First observation is that we have a requirement to be able to identify the data family associated with a dataset. This translates in a requirement for being able to extract uniformly the data family from a given dataset. For this reason we standardize on an avro serialization and store the data family (irrespective of the input serialization type) in the avro metadata header: pnda.family_id with as value the family id that matched the configuration of this topic producing the input data.
Option 1 (consistency):
This option consists in ensuring an avro envelop consistency (with the same schema as is required for the pnda ingest in release 4.0 and prior releases) in the datasets that:
- contains the input data bytes (protobuf,avro, ...) in the raw data field (unless the input data already satisfies the output schema, in which case the data is not wrapped).
- use an avro metadata header field to indicate the field's origin: pnda.record.content with as value: compliant | wrapped
- contains a field with the timestamp (either extracted from the protobuf or generated with the ingest time).
- use a avro metadata header field to indicate the field's origin: pnda.field.timestamp.origin with as value: extracted | ingest
contains a field with the source (either the source extracted from the protobuf or generated from the topic name).
- use a avro metadata header field to indicate the field's origin: pnda.field.source.origin with as value: extracted | topic
- simplicity: allows to re-use the existing time based partitioning code from gobblin (which is based on an avro record containing a timestamp field)
- consistency in the schema across all generated data sets.
- duplicates data already contained in the protobuf
- requires to parse the metadata header to know the timestamp/source's origin
Option 2 (optimized):
The optimized option consists in avoiding the field duplications proposed in option 1.
1) If the input schema has no timestamp mapping, then a timestamp will be generated by the system (based on ingest time) and will be stored in an envelop.
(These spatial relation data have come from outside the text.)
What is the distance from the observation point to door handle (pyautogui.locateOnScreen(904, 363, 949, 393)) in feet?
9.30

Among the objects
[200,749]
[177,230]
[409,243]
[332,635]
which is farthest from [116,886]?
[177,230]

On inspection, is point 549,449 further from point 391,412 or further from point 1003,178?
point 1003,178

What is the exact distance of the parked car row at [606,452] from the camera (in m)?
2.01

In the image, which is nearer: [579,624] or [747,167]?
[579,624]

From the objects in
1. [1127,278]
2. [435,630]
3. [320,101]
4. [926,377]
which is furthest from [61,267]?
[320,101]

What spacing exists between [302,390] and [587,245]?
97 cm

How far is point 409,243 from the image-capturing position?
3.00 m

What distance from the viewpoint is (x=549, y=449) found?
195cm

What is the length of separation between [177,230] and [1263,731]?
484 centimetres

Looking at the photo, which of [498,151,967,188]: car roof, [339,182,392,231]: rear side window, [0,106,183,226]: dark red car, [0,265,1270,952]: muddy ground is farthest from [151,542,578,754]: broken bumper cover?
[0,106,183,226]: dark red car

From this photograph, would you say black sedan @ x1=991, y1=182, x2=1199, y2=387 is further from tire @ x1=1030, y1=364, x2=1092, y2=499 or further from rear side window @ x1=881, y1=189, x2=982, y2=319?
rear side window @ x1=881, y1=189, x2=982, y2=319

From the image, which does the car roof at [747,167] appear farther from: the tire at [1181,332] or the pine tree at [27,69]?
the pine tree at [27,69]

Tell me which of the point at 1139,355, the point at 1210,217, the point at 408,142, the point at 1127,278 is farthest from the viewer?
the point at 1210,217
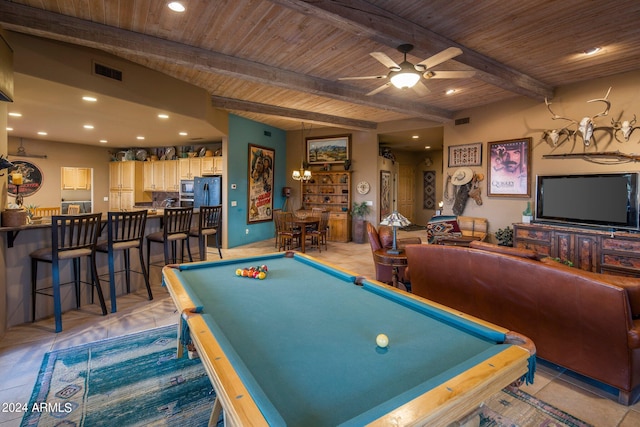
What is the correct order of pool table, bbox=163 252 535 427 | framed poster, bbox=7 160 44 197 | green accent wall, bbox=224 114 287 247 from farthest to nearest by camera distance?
framed poster, bbox=7 160 44 197 → green accent wall, bbox=224 114 287 247 → pool table, bbox=163 252 535 427

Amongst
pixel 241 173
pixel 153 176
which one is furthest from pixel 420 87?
pixel 153 176

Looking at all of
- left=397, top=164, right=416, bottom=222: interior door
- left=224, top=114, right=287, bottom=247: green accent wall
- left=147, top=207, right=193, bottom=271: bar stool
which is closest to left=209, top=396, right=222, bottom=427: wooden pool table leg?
left=147, top=207, right=193, bottom=271: bar stool

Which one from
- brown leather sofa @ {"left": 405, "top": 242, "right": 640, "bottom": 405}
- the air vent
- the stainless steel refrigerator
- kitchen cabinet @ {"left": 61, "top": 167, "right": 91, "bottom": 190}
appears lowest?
brown leather sofa @ {"left": 405, "top": 242, "right": 640, "bottom": 405}

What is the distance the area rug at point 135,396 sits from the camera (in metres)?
1.93

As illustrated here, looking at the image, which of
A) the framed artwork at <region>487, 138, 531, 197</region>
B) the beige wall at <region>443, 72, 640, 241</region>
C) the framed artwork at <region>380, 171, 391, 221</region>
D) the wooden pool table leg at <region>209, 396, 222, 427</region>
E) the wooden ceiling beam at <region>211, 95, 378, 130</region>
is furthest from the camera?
the framed artwork at <region>380, 171, 391, 221</region>

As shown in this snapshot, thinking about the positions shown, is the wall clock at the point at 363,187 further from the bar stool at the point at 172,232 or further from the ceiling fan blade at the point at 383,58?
the ceiling fan blade at the point at 383,58

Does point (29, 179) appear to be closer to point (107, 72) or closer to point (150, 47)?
point (107, 72)

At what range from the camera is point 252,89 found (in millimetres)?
5441

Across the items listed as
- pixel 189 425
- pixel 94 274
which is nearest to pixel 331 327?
pixel 189 425

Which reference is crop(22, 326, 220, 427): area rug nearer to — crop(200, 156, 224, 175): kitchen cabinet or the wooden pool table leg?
the wooden pool table leg

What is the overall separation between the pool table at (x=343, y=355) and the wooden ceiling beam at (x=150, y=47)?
276 centimetres

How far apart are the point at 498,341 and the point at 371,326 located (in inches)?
21.8

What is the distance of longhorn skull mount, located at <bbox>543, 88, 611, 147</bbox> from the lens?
15.5 ft

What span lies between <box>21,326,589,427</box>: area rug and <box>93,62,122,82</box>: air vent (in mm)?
3166
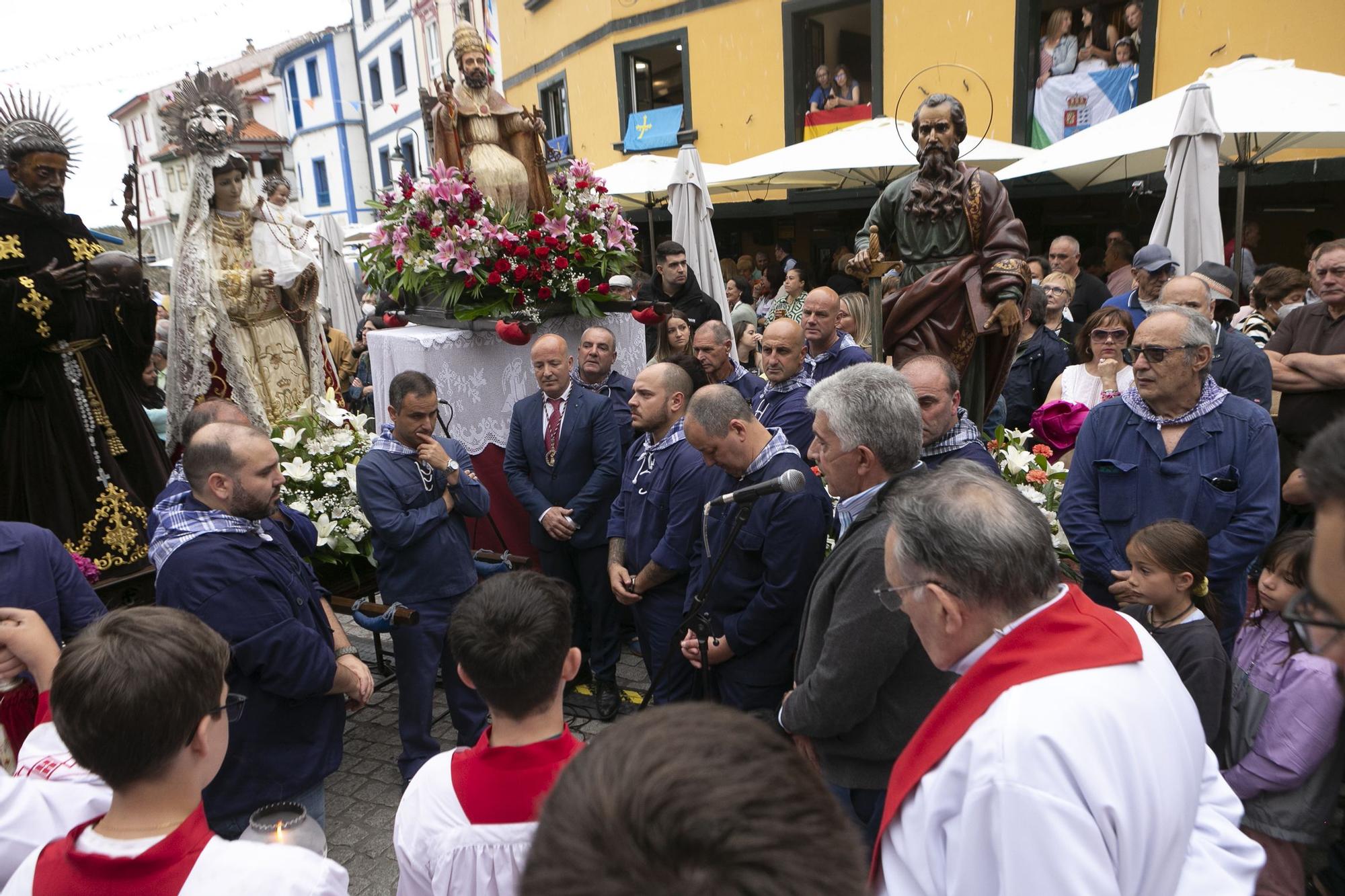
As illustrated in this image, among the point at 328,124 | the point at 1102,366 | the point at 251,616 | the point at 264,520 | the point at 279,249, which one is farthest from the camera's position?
the point at 328,124

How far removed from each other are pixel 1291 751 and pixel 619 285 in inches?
185

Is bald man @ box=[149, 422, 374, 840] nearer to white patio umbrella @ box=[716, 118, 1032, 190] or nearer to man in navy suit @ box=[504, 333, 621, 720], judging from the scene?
man in navy suit @ box=[504, 333, 621, 720]

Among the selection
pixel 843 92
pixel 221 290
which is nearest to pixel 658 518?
pixel 221 290

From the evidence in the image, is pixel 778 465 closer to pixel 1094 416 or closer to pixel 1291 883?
pixel 1094 416

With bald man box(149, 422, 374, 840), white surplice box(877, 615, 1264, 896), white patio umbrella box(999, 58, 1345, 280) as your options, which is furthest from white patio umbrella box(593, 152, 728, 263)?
white surplice box(877, 615, 1264, 896)

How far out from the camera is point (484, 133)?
20.7 feet

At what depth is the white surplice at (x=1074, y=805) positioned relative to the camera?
1.45m

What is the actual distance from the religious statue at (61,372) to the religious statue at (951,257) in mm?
4198

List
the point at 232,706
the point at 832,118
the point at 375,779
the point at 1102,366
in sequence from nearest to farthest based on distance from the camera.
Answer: the point at 232,706 → the point at 375,779 → the point at 1102,366 → the point at 832,118

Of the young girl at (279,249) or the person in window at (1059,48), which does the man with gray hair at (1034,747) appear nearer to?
the young girl at (279,249)

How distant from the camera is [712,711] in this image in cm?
96

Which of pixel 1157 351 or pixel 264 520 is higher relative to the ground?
pixel 1157 351

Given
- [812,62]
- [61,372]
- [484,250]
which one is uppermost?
[812,62]

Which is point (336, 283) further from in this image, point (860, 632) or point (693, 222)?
point (860, 632)
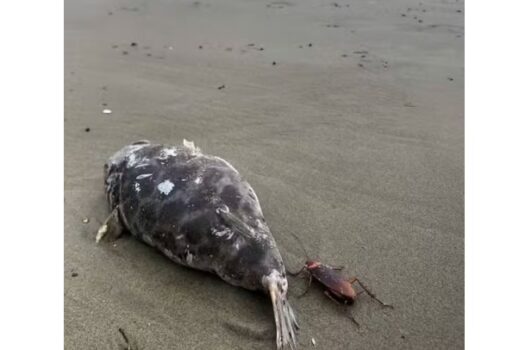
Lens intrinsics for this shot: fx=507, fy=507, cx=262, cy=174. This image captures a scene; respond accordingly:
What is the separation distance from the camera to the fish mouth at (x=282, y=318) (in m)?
2.47

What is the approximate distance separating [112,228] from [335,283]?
4.87 feet

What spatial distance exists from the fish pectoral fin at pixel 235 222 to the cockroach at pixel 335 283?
377mm

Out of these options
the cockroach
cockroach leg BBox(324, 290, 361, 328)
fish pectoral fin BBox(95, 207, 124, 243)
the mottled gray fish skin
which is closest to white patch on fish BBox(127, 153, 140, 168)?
the mottled gray fish skin

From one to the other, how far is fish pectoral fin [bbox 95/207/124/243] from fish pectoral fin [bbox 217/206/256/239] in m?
0.78

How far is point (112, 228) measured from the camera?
3.28m

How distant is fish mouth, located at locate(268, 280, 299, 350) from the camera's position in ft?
8.11

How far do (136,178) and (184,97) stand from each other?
7.24ft

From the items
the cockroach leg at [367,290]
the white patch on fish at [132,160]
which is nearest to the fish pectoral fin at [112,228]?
the white patch on fish at [132,160]

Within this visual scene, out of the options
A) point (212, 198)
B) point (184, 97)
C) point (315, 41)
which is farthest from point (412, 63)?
point (212, 198)

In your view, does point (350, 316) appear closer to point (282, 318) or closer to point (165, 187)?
point (282, 318)

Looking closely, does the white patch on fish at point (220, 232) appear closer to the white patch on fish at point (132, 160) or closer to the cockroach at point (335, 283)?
the cockroach at point (335, 283)

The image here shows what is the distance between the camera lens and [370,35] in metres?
6.73

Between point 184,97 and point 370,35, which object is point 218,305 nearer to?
point 184,97

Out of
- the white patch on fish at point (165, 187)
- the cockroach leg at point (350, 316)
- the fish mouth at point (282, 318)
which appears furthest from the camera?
the white patch on fish at point (165, 187)
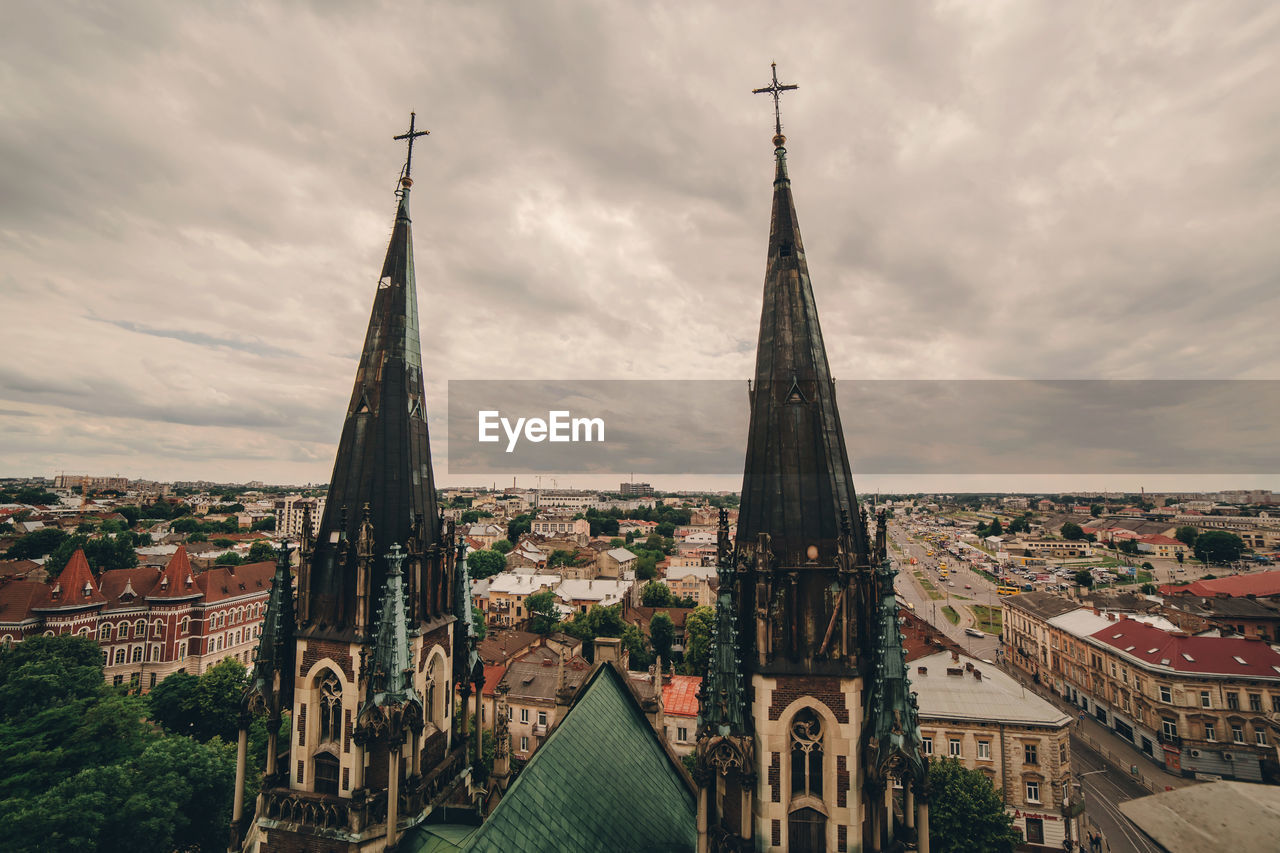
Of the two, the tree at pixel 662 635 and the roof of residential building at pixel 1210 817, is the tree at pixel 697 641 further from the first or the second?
the roof of residential building at pixel 1210 817

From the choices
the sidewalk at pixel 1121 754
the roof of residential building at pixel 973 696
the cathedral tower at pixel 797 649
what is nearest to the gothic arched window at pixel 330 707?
the cathedral tower at pixel 797 649

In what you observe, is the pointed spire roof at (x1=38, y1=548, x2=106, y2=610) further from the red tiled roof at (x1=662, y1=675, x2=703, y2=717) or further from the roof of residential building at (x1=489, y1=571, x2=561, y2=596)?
the red tiled roof at (x1=662, y1=675, x2=703, y2=717)

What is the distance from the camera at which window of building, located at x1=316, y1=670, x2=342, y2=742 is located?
14.8m

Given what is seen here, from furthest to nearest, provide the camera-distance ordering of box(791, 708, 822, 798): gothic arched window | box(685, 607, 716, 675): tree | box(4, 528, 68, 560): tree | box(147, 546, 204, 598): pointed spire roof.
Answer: box(4, 528, 68, 560): tree, box(147, 546, 204, 598): pointed spire roof, box(685, 607, 716, 675): tree, box(791, 708, 822, 798): gothic arched window

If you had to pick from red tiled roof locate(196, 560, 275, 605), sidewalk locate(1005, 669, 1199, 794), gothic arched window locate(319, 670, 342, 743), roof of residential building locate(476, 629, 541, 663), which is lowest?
sidewalk locate(1005, 669, 1199, 794)

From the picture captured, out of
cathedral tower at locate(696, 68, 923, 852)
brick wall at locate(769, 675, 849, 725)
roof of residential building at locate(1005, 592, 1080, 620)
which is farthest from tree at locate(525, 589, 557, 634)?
brick wall at locate(769, 675, 849, 725)

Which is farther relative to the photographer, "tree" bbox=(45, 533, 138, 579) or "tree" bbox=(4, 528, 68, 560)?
"tree" bbox=(4, 528, 68, 560)

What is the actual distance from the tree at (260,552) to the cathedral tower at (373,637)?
112390 millimetres

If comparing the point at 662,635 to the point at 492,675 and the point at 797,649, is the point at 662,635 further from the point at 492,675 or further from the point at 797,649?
the point at 797,649

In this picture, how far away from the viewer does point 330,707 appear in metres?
14.9

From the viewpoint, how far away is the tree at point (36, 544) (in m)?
101

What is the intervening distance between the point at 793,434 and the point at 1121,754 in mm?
63078

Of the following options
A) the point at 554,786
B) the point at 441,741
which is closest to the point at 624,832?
the point at 554,786

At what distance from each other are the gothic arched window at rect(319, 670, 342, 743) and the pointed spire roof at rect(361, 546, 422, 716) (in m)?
1.17
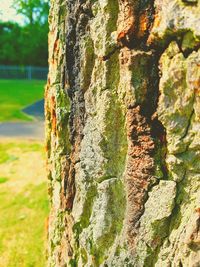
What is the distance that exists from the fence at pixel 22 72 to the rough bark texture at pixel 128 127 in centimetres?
3122

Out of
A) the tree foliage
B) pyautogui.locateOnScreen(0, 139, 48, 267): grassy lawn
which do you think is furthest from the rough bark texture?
the tree foliage

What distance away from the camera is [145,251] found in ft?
5.91

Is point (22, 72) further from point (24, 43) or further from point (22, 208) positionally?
point (22, 208)

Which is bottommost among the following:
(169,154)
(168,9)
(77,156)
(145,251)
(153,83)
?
(145,251)

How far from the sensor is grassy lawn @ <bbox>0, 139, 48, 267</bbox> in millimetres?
3688

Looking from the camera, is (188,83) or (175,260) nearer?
(188,83)

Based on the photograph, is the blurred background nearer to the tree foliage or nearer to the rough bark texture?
the rough bark texture

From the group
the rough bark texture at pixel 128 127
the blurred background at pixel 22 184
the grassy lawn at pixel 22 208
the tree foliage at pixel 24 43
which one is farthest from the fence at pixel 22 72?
the rough bark texture at pixel 128 127

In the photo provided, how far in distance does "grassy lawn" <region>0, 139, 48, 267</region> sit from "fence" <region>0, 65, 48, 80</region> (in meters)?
26.0

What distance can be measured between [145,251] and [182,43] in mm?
908

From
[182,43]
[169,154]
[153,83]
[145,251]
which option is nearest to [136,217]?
[145,251]

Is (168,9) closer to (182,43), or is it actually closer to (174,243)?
(182,43)

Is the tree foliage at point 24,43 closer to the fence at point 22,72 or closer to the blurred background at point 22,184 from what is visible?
the fence at point 22,72

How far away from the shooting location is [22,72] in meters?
32.8
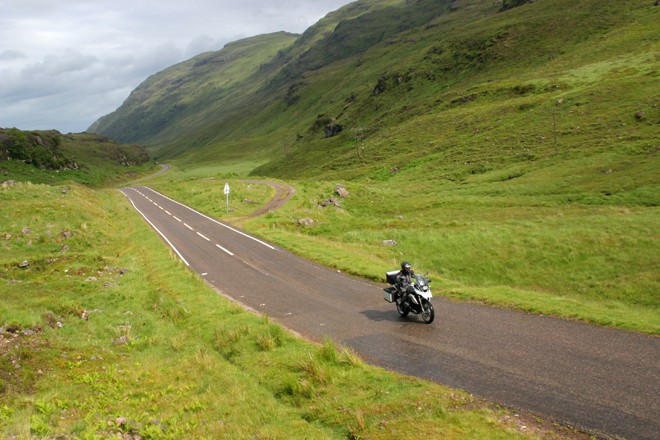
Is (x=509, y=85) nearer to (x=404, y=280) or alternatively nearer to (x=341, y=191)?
(x=341, y=191)

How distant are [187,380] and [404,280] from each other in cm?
797

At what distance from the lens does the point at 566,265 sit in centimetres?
2531

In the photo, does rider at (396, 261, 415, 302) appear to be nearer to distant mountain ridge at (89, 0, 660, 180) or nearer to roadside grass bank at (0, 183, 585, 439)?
roadside grass bank at (0, 183, 585, 439)

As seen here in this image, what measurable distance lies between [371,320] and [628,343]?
760 centimetres

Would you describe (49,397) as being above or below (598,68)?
below

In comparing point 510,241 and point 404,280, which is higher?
point 404,280

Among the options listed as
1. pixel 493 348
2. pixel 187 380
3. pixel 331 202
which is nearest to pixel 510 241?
pixel 493 348

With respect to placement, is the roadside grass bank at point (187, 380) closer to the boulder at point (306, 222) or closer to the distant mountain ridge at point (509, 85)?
the boulder at point (306, 222)

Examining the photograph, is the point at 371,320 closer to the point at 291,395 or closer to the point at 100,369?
the point at 291,395

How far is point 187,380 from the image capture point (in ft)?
37.1

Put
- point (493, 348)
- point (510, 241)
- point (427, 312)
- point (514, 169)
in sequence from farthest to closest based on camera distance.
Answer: point (514, 169)
point (510, 241)
point (427, 312)
point (493, 348)

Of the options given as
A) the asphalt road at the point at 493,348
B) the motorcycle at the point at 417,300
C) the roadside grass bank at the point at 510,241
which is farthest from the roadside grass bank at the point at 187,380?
the roadside grass bank at the point at 510,241

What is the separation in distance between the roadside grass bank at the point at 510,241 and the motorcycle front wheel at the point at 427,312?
2.94 metres

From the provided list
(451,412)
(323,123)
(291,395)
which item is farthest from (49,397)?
(323,123)
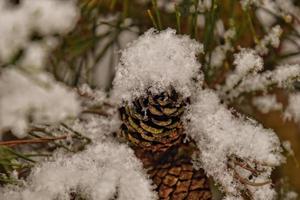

Hence a requirement for the avro schema is to be able to store an optional (i.e. when generated by the system) timestamp.
2) If the input serialization is not avro, then we need to store the data in it's raw format, hence we have a requirement for an envelop that contains raw data.
These 3 requirements (avro serialization, mandatory raw data field and optional timestamp field) can be satisfied with the schema on the bottom right of the decision tree blow.
Now, when the input schema already satisfies those three requirements (and this is the case for legacy systems), then there is no point in wrapping everything in an extra envelop. In this case, the pnda.enity schema will not be used as an envelop but the input schema will be re-used as output schema.
- No field duplication caused by the system
- will require more code to implement/maintain/...
- more complexity in the dataset usage
Current choice is go with the consistency option to keep the ingest mechanism simple for applications consuming the datasets.